── STUDY MATERIAL ──

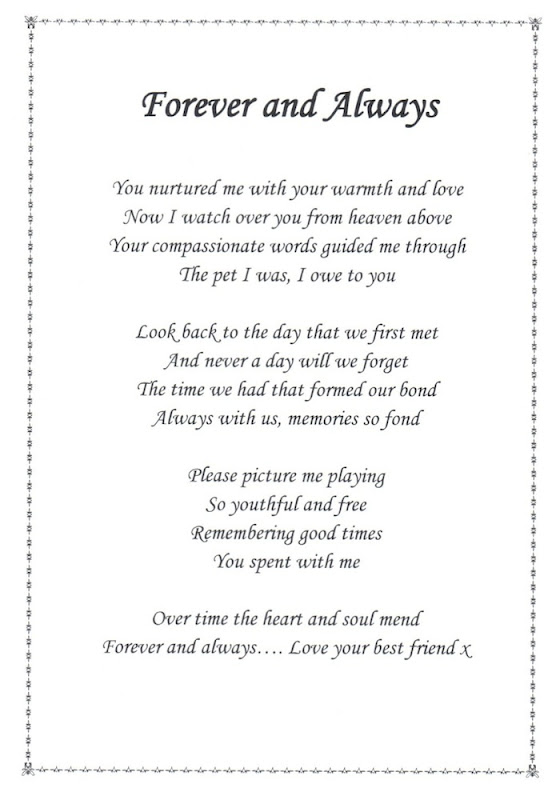 Forever and Always

You nurtured me with your warmth and love
Now I watch over you from heaven above
Your compassionate words guided me through
The pet I was, I owe to you

Look back to the day that we first met
And never a day will we forget
The time we had that formed our bond
Always with us, memories so fond

Please picture me playing
So youthful and free
Remembering good times
You spent with me

Over time the heart and soul mend
Forever and always.... Love your best friend x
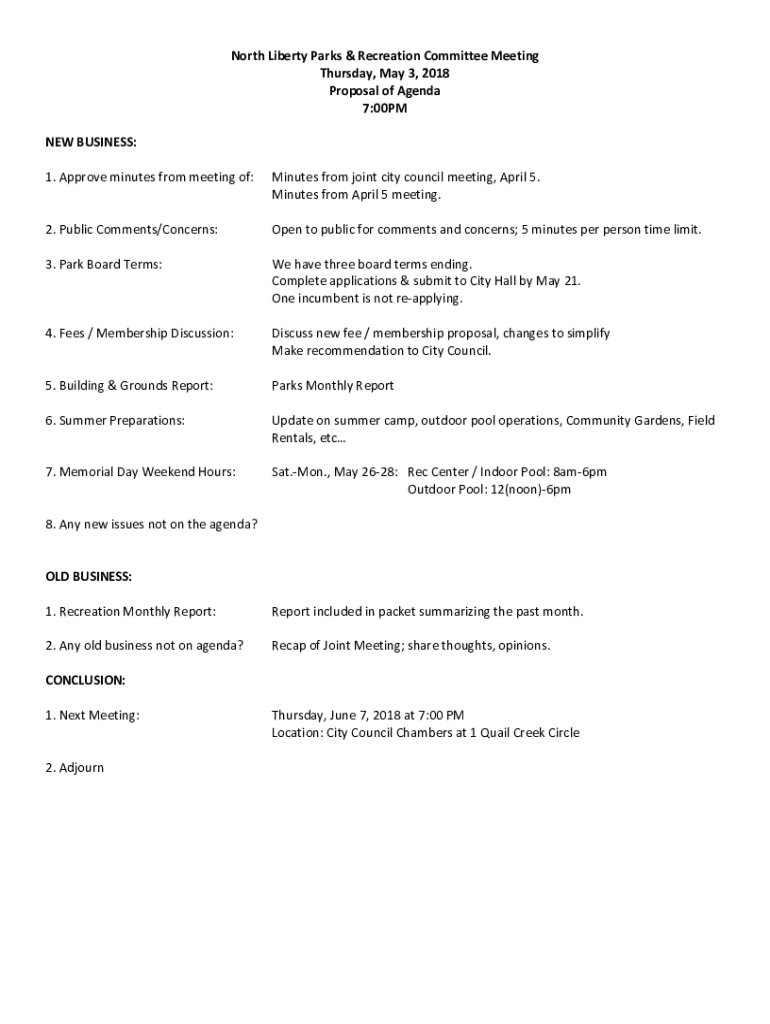 North Liberty Parks & Recreation Committee Meeting
Thursday, May 3, 2018
Proposal of Agenda
7:00PM

NEW BUSINESS:

1. Approve minutes from meeting of: Minutes from joint city council meeting, April 5.
Minutes from April 5 meeting.

2. Public Comments/Concerns: Open to public for comments and concerns; 5 minutes per person time limit.

3. Park Board Terms: We have three board terms ending.
Complete applications & submit to City Hall by May 21.
One incumbent is not re-applying.

4. Fees / Membership Discussion: Discuss new fee / membership proposal, changes to simplify
Make recommendation to City Council.

5. Building & Grounds Report: Parks Monthly Report

6. Summer Preparations: Update on summer camp, outdoor pool operations, Community Gardens, Field Rentals, etc…

7. Memorial Day Weekend Hours: Sat.-Mon., May 26-28: Rec Center / Indoor Pool: 8am-6pm
Outdoor Pool: 12(noon)-6pm

8. Any new issues not on the agenda?

OLD BUSINESS:

1. Recreation Monthly Report: Report included in packet summarizing the past month.

2. Any old business not on agenda? Recap of Joint Meeting; share thoughts, opinions.

CONCLUSION:

1. Next Meeting: Thursday, June 7, 2018 at 7:00 PM
Location: City Council Chambers at 1 Quail Creek Circle

2. Adjourn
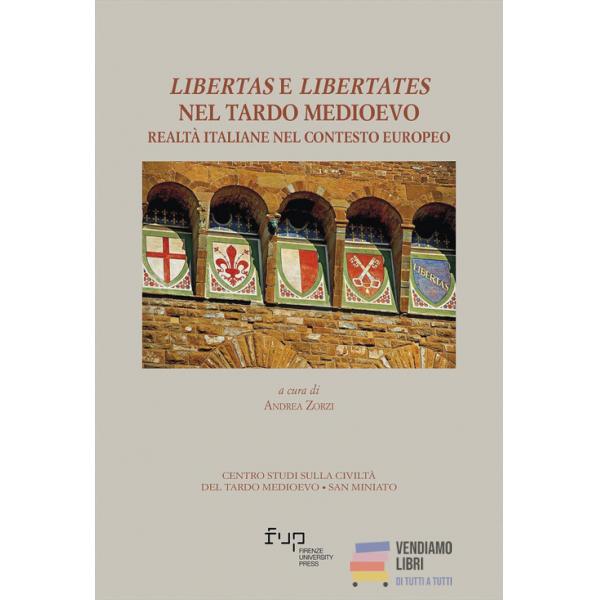 LIBERTAS E LIBERTATES
NEL TARDO MEDIOEVO
REALTÀ ITALIANE NEL CONTESTO EUROPEO

LIBERTAS

a cura di
ANDREA ZORZI

CENTRO STUDI SULLA CIVILTÀ
DEL TARDO MEDIOEVO • SAN MINIATO

fup
FIRENZE
UNIVERSITY
PRESS

VENDIAMO
LIBRI
DI TUTTI A TUTTI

───

### TASK GOAL:
Copy out exactly, without any pictures, the lines above that begin at the one with "2. Any old business" and end at the last line of the listing.

### WRITTEN REPLY:
2. Any old business not on agenda? Recap of Joint Meeting; share thoughts, opinions.

CONCLUSION:

1. Next Meeting: Thursday, June 7, 2018 at 7:00 PM
Location: City Council Chambers at 1 Quail Creek Circle

2. Adjourn
 LIBERTAS E LIBERTATES
NEL TARDO MEDIOEVO
REALTÀ ITALIANE NEL CONTESTO EUROPEO

LIBERTAS

a cura di
ANDREA ZORZI

CENTRO STUDI SULLA CIVILTÀ
DEL TARDO MEDIOEVO • SAN MINIATO

fup
FIRENZE
UNIVERSITY
PRESS

VENDIAMO
LIBRI
DI TUTTI A TUTTI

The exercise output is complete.